Saí apressado de casa*. Apanhei chaves, carteira, celular, cinto e sapato, e fui colocando o que tinha que colocar nos bolsos e vestindo o que tinha de vestir pelo caminho**. Dei um bom dia para o porteiro do prédio e rumei ao ponto de ônibus***. Pulei e subi no veículo que, pela hora, encontrava-se abarrotado****. Em pé, demorei mais de quarto de hora para chegar ao ponto final*****. Desci e, correndo, rumei à escola; passos largos, cheguei a tempo******.
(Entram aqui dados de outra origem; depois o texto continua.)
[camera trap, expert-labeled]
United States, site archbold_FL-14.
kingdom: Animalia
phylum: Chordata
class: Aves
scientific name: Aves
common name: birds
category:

* tinha perdido a hora, já que tinha ido dormir tão tarde no dia anterior. Eu não conseguira tirar da cabeça aquela cena da tarde. Aquilo me consumia de forma tão absoluta que meus sonhos se basearam no tal fato, e acordei pensando nele, e tomei banho vendo a imagem do meu lado, e meu pão tinha aquele gosto .
** agradecia aos céus por ter uma casa para onde voltar ao final do dia; uma carteira gordinha com dinheiro, fotos de quem amava, sobrenomes na identidade e notas fiscais das mais diversas peraltices que fiz; o poder da comunicação com o mundo; calças que me caíam ao corpo esbelto por opção; e algo para calçar e proteger-me dos ancilóstomos.
*** nunca dei um bom-dia tão bem dado quanto dei daquela vez. Aposto que ele também deve ter visto aquilo na TVzinha preta-e-branca de dentro da cabine. Parecia atordoado, também. Me deu um bom-dia hesitante, como que não acreditasse que eu, depois de tudo aquilo, ainda achasse que o dia fosse bom. Não achava, mas desejava. Corri em direção à parada de ônibus e vi que todos reproduziam as feições do porteiro - e a minha.
**** naquele remelexo do coletivo, ninguém ficava sentado por muito tempo. A solidariedade era grande, e todos que chegavam tinham direito a sentar. Mas não era por ter crescido a bondade, e sim por culpa. Quem viu o absurdo da noite anterior sentiu-se, certamente, responsável, de alguma forma por aquilo. Eu era um deles. Minha cabeça girava tanto quanto a catraca.
***** o trânsito estava insuportável. A humanidade dos motoristas, que paravam a cada pedestre que ameaçava atravessar a avenida, entupia as vias de carros e mais carros. Ninguém avançava o sinal, ninguém ultrapassava ninguém, a preferência era sempre do outro... Tragicômico. Tudo por culpa daquilo. Ai, remorso coletivo!
****** correndo, todos me observavam. Ainda tinha forças para correr, enquanto todos pareciam rastejar. Meu terceiro atraso no mês! Não! Não poderia ser suspenso e olhar de novo a cara da minha mãe frente à TV. Muito menos da empregada frente ao rádio. E meu irmãozinho, olhando a janela? Cantarolei uma música, para tirar tudo da mente, imaginei cenas românticas. Cheguei à escola. Chega. Logaritmos, tomem conta de mim. Por lá, todos riam, todos corriam pique, todos contavam piadas. Não chegou lá. Chegou, mas se foi rápido. 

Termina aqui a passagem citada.